* Begin Extracted text *
When I first heard of feng shui (pronounced foong shway) I was convinced that it was a bunch of mambo-jumbo that interior designers and soulful people dabbled in, but the more I engaged, in an attempt to understand its intent and purpose, the more I was sold on the idea. And with New Year’s resolutions cast in stone, it might be a good idea, to find a system for channelling our positive energy.
According to Webster-Merriam Dictionary, feng shui is a Chinese geomantic practice in which a structure or site is chosen or configured, so as to harmonize with the spiritual forces that inhabit it; also: orientation, placement, or arrangement according to the precepts of feng shui. Essentially, it’s applying the correct use of colours and elements, to positively balance ones energy. Here’s an example why: If you enter your home through the backdoor after a long day at work, and the backdoor leads to your kitchen, you’re immediately reminded that this room holds an additional workload for the day. It is therefore important to have the correct use of colour and a simple arrangement of furniture and appliances that brings a sense of peace to one of your home’s most frequently used rooms. The same notion applies to bedrooms, bathrooms, hallways and the like.
* End Extracted text *
Objective 1: In the feng shui text, how is "feng shui" pronounced?
Objective 2: The feng shui text quotes a dictionary definition. List every term that follows "also:" in it.
* Begin Extracted material *
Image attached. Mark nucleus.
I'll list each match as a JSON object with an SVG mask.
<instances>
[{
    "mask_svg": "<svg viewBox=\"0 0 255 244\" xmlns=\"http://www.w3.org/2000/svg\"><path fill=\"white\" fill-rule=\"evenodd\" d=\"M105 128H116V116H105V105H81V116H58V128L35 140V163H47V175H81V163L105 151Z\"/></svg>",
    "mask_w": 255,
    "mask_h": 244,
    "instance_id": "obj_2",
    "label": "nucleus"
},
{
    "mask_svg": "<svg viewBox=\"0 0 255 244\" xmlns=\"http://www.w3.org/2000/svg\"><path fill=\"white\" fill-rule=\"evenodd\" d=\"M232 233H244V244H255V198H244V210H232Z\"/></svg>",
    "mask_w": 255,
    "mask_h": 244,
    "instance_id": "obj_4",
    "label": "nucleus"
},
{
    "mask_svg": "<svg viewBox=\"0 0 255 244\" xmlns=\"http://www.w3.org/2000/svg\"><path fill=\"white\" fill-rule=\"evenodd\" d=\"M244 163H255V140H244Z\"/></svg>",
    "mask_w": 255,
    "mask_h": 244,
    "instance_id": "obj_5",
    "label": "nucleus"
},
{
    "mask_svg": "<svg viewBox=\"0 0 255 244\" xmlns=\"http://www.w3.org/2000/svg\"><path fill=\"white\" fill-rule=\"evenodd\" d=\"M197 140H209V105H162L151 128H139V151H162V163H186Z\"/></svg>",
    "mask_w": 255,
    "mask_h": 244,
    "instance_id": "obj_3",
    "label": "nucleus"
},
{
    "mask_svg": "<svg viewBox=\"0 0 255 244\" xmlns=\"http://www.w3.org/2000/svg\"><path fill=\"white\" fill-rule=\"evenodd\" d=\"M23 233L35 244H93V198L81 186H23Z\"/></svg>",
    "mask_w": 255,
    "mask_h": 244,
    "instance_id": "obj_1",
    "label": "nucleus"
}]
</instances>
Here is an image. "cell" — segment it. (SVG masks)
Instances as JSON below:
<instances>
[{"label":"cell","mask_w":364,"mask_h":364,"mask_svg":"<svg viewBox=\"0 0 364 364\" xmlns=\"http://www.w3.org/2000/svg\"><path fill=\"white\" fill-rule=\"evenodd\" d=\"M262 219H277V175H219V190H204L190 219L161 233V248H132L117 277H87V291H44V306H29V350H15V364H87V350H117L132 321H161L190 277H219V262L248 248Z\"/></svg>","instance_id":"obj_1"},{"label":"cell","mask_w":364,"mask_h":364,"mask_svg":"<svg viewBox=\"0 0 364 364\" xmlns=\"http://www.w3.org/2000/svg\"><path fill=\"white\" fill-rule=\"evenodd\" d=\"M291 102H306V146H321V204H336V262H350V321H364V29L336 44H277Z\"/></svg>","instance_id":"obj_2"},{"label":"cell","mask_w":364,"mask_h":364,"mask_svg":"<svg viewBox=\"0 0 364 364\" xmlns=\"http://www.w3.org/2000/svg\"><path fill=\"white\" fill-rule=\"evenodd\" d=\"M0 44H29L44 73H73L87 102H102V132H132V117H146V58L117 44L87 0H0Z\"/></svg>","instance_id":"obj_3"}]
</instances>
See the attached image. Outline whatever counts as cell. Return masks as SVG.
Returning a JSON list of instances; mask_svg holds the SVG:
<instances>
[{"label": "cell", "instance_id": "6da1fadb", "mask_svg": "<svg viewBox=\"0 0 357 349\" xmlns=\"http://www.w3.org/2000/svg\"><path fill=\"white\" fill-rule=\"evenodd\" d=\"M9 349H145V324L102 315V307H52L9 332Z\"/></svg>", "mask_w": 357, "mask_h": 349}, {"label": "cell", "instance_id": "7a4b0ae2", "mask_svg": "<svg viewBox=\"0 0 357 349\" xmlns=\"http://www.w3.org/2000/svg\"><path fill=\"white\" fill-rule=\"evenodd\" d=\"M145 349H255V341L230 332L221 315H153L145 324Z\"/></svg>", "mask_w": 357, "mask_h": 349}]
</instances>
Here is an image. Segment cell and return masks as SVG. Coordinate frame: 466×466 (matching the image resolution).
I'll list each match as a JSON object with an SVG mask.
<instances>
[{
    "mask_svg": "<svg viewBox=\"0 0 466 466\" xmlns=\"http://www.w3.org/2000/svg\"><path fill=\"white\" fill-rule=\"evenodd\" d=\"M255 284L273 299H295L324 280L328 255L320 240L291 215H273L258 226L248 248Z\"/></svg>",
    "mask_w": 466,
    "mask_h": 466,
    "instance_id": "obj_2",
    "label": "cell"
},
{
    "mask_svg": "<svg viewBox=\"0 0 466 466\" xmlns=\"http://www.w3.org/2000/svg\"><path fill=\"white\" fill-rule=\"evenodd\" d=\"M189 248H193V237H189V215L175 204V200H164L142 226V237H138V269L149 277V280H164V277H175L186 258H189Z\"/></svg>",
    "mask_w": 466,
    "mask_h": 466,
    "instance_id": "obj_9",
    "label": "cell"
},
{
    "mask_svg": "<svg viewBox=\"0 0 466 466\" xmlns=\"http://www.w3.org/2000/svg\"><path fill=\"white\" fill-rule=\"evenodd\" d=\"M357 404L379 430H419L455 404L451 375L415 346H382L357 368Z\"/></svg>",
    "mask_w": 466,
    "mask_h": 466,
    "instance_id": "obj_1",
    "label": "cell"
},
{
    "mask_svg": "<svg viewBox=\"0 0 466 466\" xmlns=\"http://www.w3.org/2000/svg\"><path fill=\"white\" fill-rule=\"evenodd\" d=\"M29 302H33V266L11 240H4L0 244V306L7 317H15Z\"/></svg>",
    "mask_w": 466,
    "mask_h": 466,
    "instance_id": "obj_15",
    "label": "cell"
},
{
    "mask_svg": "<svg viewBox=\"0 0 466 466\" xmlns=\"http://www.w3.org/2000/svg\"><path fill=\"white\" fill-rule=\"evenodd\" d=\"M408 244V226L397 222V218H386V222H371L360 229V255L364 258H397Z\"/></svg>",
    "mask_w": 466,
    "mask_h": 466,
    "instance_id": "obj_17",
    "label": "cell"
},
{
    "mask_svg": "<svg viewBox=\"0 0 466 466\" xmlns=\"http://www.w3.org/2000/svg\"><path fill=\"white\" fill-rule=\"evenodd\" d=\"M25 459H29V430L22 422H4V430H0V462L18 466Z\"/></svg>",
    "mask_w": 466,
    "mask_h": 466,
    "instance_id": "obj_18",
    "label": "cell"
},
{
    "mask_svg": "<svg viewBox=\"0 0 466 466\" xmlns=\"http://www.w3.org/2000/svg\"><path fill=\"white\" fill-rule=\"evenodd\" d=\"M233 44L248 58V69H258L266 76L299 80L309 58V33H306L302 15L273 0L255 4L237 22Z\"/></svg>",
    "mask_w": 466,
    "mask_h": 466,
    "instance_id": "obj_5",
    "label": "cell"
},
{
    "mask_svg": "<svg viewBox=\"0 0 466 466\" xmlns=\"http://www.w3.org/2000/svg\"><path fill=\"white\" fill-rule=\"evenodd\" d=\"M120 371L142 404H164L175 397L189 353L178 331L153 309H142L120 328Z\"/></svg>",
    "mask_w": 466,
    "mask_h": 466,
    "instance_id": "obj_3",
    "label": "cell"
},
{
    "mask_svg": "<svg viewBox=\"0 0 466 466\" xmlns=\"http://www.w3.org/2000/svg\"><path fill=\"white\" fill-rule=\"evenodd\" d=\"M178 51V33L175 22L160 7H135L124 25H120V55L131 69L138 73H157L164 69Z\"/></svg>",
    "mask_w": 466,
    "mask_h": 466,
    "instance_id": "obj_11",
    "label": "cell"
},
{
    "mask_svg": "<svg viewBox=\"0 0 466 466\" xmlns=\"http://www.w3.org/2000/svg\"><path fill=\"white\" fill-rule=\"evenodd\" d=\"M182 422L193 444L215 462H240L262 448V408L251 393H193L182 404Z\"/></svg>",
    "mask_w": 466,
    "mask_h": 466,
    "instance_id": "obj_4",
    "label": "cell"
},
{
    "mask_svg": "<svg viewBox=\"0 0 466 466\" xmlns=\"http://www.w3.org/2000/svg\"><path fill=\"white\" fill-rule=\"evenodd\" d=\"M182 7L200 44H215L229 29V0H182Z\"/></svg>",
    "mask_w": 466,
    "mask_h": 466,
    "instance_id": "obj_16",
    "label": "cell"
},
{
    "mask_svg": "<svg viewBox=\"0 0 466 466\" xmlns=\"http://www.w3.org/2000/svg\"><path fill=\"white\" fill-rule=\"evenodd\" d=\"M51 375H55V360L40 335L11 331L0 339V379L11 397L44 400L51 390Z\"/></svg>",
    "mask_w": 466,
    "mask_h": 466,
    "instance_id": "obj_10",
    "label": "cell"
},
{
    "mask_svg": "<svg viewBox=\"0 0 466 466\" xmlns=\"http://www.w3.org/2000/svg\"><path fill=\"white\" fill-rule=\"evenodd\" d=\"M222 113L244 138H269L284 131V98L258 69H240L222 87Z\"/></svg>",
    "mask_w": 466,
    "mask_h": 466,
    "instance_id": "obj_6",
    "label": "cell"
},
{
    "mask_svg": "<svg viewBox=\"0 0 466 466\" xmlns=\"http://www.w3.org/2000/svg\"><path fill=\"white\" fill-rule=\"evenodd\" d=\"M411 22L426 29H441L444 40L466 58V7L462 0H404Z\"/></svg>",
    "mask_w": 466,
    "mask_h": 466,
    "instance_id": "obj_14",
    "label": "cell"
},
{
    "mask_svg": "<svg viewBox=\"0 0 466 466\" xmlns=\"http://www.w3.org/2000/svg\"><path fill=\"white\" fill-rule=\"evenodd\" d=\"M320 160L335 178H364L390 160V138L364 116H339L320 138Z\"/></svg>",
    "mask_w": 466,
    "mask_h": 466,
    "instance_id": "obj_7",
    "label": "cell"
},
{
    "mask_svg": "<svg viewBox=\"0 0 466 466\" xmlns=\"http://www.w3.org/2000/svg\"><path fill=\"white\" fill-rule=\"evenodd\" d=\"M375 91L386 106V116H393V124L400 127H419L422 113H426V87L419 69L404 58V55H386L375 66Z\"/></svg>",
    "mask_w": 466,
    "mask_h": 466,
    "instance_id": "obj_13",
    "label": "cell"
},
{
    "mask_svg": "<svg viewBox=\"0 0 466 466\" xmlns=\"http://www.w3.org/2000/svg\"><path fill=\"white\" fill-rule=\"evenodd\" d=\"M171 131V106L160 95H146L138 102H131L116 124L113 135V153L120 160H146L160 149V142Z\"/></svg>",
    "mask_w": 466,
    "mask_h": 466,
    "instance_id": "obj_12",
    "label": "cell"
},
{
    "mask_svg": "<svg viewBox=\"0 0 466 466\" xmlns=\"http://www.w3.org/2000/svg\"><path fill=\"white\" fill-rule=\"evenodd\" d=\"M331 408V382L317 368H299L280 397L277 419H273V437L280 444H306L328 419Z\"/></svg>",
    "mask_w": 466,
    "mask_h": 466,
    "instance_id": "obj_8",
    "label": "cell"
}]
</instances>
* End Extracted material *
Complete answer 1: foong shway

Complete answer 2: orientation, placement, arrangement